そしてオズウェルドはスッと笑みを消すと、真剣な眼差しでエリオットに問いただした。
「最後にひとつ、お前に聞きたかった事がある。エマを陥れたのはお前か?」
その問いに、エリオットは手を叩いて笑いながらこう答えた。
「ああ、エマ・アトラス! あいつも最高に邪魔な存在だった! そう、俺がグランヴィルの家族を操って奴を騙し、あの女を殺させたんだよ」
その言葉を聞いた途端、オズウェルドから身の毛もよだつほどの凄まじい殺気が放たれた。この部屋に入ってきた時の殺気とは、全く比べ物にならない。騎士たちが恐怖でその場から動けなくなり、しばらく息が止まったほどだ。
「……そうか。その答えだけで十分だ」
オズウェルドは静かにそう答えると、スッと殺気を収めた。すると、感情を高ぶらせたオズウェルドをからかうように、エリオットが追い打ちの言葉をかける。
「いやあ、俺的にはエマを殺せたのはかなりアツかった! 未来が視えるなんて反則的な能力、そうそう対応出来ねえからな。あいつが死んでなかったら、俺の命も危うかったかもな。残念だったなあ! 大事な師匠が死んじまって!」
しかし、オズウェルドがエリオットの挑発に乗ることはなかった。ただ静かに、低い声で淡々と言い放つ。
「安心しろ。エマの予言が、いずれお前を必ず食い殺す。その日まで、精々震えて眠れ」
「はっ! 死んだ人間に何ができるってんだよ!」
エリオットは馬鹿にしたようにそう言うと、今までで一番癪に障るニタァとした笑みを浮かべた。
「それよりも、自分の心配をしたほうが良いんじゃないか? オズウェルド! 同盟の手駒として利用されてたってあの小娘が知ったら、どう思うだろうなあ!? せいぜい、愛弟子に絶縁される覚悟でもしとくんだな! ギャハハハ!!」
「言いたいことはそれだけか? ならば失せろ……!」
オズウェルドはエリオットを激しく睨みつけると、彼に操られている茶髪の騎士に向かって無効化魔法を放った。
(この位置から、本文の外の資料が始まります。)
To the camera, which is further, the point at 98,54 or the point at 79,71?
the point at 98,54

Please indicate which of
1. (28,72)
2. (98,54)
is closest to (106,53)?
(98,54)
エリオットが長々と話している間、オズウェルドは精神操作魔法を解くためにその解析を進めていたのだ。
「お前を殺す次の作戦を考えとくから、首洗って待っとけな!」
エリオットがそう言い残したと同時に、無効化魔法が茶髪の騎士に当たり、その騎士はその場にバタンと倒れた。
ひとまずこの城でなすべきことが完了し、オズウェルドはふぅと疲れたように溜息を吐いたのだった。